Wrath and Mercy

It is common for people to have a vision of a God who is full of mercy and compassion. Because of this, it is almost unimaginable to speak of God showing no pity especially to Israel, his chosen people.

But listen carefully to his words against Israel in Ezekiel 8:18:

Therefore I will act in wrath. My eye will not spare them, nor will I have pity. And though they cry in my ears with a loud voice, I will not hear them.

With open eyes, God won’t pity them for the disasters they would suffer. With open ears, he won’t pay attention to their cries. That’s no mercy!  That is why God said, “I will act in wrath.”

God does not just become angry for no reason. That’s why the verse starts with “therefore.” God’s wrath is in response to their violence, idolatry and provoking God to anger. God called their sins “abominations” and he even showed that the people will commit even “greater abominations.” They will do more acts that are repulsive and abhorrent to God. This is in spite of all the great deeds of mercy and faithfulness God had already shown them. Therefore, God is totally justified in his actions. No one can accuse him of injustice when he acts in violent wrath.
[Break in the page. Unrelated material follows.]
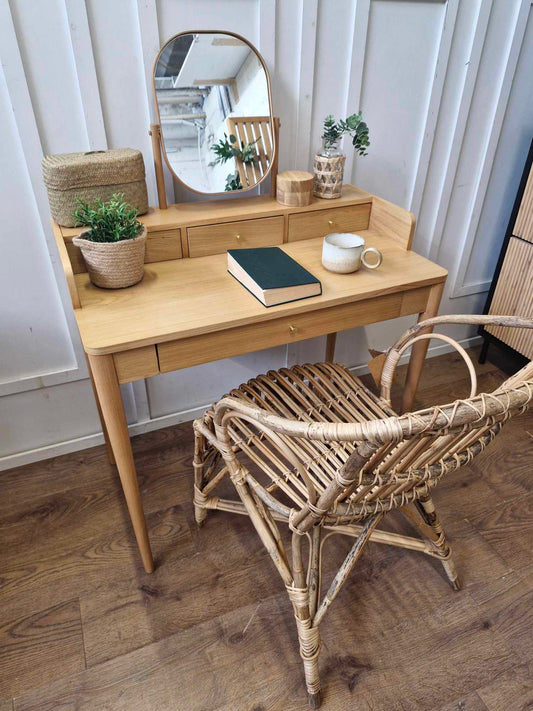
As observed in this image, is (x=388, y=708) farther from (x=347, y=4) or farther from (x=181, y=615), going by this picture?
(x=347, y=4)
Thanks be to Christ for bearing this violent wrath on the cross in our behalf! There is, therefore, now no condemnation for those who are in Christ (Rom. 8:1). Thank you for the cross, Lord. I deserve to suffer the full extent of your wrath. Oh, what a fearful thing to fall into the hands of an angry God! But I don’t have to fear anymore because of Jesus. The cross of Jesus displays God’s justice and mercy.

Therefore, we can have a rock-solid assurance that God is saying to us the opposite of what he said in Ezekiel 8:18:

Therefore I will act in mercy and love. My eye will spare, and I will have pity. And when they cry in my ears with a loud voice and even with a soft whisper, I will hear them.